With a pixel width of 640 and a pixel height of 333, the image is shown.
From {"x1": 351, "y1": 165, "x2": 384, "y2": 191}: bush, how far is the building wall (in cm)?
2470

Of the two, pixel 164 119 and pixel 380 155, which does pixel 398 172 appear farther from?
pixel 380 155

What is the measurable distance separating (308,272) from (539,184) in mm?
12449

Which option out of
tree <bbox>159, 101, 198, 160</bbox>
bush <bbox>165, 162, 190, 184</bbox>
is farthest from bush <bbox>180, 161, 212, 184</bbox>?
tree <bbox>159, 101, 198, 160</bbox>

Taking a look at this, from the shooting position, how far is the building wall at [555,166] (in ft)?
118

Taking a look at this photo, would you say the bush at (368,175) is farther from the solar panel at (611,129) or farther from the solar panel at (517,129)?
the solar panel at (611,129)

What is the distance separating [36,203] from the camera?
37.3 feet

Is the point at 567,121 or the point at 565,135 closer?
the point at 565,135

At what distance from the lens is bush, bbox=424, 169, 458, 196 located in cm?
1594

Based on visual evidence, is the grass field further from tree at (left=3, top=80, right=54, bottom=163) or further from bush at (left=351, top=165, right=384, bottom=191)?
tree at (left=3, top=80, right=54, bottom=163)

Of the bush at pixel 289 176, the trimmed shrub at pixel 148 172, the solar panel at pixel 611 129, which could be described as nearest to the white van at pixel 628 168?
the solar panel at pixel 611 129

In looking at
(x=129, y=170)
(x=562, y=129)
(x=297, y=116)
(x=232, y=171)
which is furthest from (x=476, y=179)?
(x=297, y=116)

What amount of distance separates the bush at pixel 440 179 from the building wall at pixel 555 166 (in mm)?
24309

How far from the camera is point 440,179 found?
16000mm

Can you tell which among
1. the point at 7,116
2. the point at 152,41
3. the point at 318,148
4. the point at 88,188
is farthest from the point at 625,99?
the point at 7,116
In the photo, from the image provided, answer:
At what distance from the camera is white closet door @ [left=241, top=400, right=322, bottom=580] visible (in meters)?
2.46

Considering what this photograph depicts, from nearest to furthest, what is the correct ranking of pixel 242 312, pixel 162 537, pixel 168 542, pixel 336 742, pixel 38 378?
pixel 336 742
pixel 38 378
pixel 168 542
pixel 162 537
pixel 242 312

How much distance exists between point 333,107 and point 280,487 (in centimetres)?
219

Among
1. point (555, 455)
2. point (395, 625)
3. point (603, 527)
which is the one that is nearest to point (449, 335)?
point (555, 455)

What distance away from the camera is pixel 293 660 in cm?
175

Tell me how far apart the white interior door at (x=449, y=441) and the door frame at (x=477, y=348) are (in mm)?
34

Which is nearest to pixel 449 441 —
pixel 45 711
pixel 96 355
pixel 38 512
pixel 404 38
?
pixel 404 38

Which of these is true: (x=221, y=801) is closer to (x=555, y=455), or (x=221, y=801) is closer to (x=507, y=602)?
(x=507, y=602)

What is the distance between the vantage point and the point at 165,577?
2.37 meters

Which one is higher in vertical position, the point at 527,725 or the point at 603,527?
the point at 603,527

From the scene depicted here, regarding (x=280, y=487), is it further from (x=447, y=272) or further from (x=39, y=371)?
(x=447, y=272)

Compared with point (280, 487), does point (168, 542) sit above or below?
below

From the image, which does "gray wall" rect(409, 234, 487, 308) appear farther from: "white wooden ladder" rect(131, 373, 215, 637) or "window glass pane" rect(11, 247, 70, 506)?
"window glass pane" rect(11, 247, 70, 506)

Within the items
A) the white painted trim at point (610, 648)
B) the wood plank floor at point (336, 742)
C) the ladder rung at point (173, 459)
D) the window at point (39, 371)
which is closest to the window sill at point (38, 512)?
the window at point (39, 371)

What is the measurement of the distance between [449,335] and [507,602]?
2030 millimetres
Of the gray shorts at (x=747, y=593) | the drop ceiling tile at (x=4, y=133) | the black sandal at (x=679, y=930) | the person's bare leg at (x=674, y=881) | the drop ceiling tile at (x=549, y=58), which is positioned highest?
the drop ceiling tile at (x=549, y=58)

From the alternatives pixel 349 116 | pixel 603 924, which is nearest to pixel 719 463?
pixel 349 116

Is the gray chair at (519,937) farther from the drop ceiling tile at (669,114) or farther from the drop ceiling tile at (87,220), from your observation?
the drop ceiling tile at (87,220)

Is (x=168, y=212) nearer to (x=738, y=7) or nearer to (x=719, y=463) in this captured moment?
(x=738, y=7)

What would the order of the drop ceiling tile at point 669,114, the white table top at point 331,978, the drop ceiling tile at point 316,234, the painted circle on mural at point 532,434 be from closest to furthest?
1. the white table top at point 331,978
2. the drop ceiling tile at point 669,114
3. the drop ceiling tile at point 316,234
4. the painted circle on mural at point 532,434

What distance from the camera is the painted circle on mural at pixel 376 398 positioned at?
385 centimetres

■ ■ ■ ■

#### DO THIS
Copy all of the items above word for word, keeping every line and its order as is.

#### CORRECT OUTPUT
With a pixel width of 640 and a pixel height of 333, the image is shown.
From {"x1": 351, "y1": 165, "x2": 384, "y2": 191}: bush, how far is the building wall (in cm)?
2470

Of the two, pixel 164 119 and pixel 380 155, which does pixel 398 172 appear farther from?
pixel 380 155

What is the measurable distance separating (308,272) from (539,184) in mm?
12449

Which option out of
tree <bbox>159, 101, 198, 160</bbox>
bush <bbox>165, 162, 190, 184</bbox>
is farthest from bush <bbox>180, 161, 212, 184</bbox>?
tree <bbox>159, 101, 198, 160</bbox>

Taking a look at this, from the shooting position, how far is the building wall at [555,166] (in ft)?
118

Taking a look at this photo, would you say the bush at (368,175) is farther from the solar panel at (611,129) or farther from the solar panel at (517,129)?
the solar panel at (611,129)

What is the distance separating [36,203] from the camera?
37.3 feet

Is the point at 567,121 or the point at 565,135 closer?
the point at 565,135

At what distance from the lens is bush, bbox=424, 169, 458, 196 located in cm?
1594

Based on visual evidence, is the grass field further from tree at (left=3, top=80, right=54, bottom=163) or further from bush at (left=351, top=165, right=384, bottom=191)?
tree at (left=3, top=80, right=54, bottom=163)

Of the bush at pixel 289 176, the trimmed shrub at pixel 148 172, the solar panel at pixel 611 129, which could be described as nearest to the white van at pixel 628 168?
the solar panel at pixel 611 129

In looking at
(x=129, y=170)
(x=562, y=129)
(x=297, y=116)
(x=232, y=171)
which is furthest from (x=476, y=179)?
(x=297, y=116)

What amount of distance separates the bush at pixel 440 179 from the building wall at pixel 555 166 (in mm)?
24309

How far from the camera is point 440,179 found?
16000mm

Can you tell which among
1. the point at 7,116
2. the point at 152,41
3. the point at 318,148
4. the point at 88,188
is farthest from the point at 625,99?
the point at 7,116
In the photo, from the image provided, answer:
At what distance from the camera is white closet door @ [left=241, top=400, right=322, bottom=580] visible (in meters)?
2.46

Considering what this photograph depicts, from nearest to furthest, what is the correct ranking of pixel 242 312, pixel 162 537, pixel 168 542, pixel 336 742, pixel 38 378?
pixel 336 742
pixel 38 378
pixel 168 542
pixel 162 537
pixel 242 312

How much distance exists between point 333,107 and point 280,487 (in centimetres)?
219

Among
1. point (555, 455)
2. point (395, 625)
3. point (603, 527)
which is the one that is nearest to point (449, 335)?
point (555, 455)

What distance away from the camera is pixel 293 660 in cm?
175

Tell me how far apart the white interior door at (x=449, y=441) and the door frame at (x=477, y=348) are (in mm)?
34

Which is nearest to pixel 449 441 —
pixel 45 711
pixel 96 355
pixel 38 512
pixel 404 38
?
pixel 404 38

Which of these is true: (x=221, y=801) is closer to (x=555, y=455), or (x=221, y=801) is closer to (x=507, y=602)?
(x=507, y=602)

What is the distance between the vantage point and the point at 165,577?
2.37 meters

Which one is higher in vertical position, the point at 527,725 or the point at 603,527?
the point at 603,527

From the scene depicted here, regarding (x=280, y=487), is it further from (x=447, y=272) or further from (x=39, y=371)?
(x=447, y=272)

Compared with point (280, 487), does point (168, 542) sit above or below?
below

From the image, which does "gray wall" rect(409, 234, 487, 308) appear farther from: "white wooden ladder" rect(131, 373, 215, 637) or "window glass pane" rect(11, 247, 70, 506)?
"window glass pane" rect(11, 247, 70, 506)

Within the items
A) the white painted trim at point (610, 648)
B) the wood plank floor at point (336, 742)
C) the ladder rung at point (173, 459)
D) the window at point (39, 371)
which is closest to the window sill at point (38, 512)?
the window at point (39, 371)

What is the measurement of the distance between [449,335] and [507,602]?
2030 millimetres
Of the gray shorts at (x=747, y=593) | the drop ceiling tile at (x=4, y=133) | the black sandal at (x=679, y=930) | the person's bare leg at (x=674, y=881) | the drop ceiling tile at (x=549, y=58), which is positioned highest?
the drop ceiling tile at (x=549, y=58)

From the alternatives pixel 349 116 | pixel 603 924, which is nearest to pixel 719 463?
pixel 349 116

Is the gray chair at (519,937) farther from the drop ceiling tile at (669,114) or farther from the drop ceiling tile at (87,220), from your observation?
the drop ceiling tile at (87,220)

Is (x=168, y=212) nearer to (x=738, y=7) or nearer to (x=719, y=463) in this captured moment?
(x=738, y=7)

What would the order of the drop ceiling tile at point 669,114, the white table top at point 331,978, the drop ceiling tile at point 316,234, the painted circle on mural at point 532,434 be from closest to furthest?
1. the white table top at point 331,978
2. the drop ceiling tile at point 669,114
3. the drop ceiling tile at point 316,234
4. the painted circle on mural at point 532,434

What distance from the camera is the painted circle on mural at pixel 376 398 positioned at?
385 centimetres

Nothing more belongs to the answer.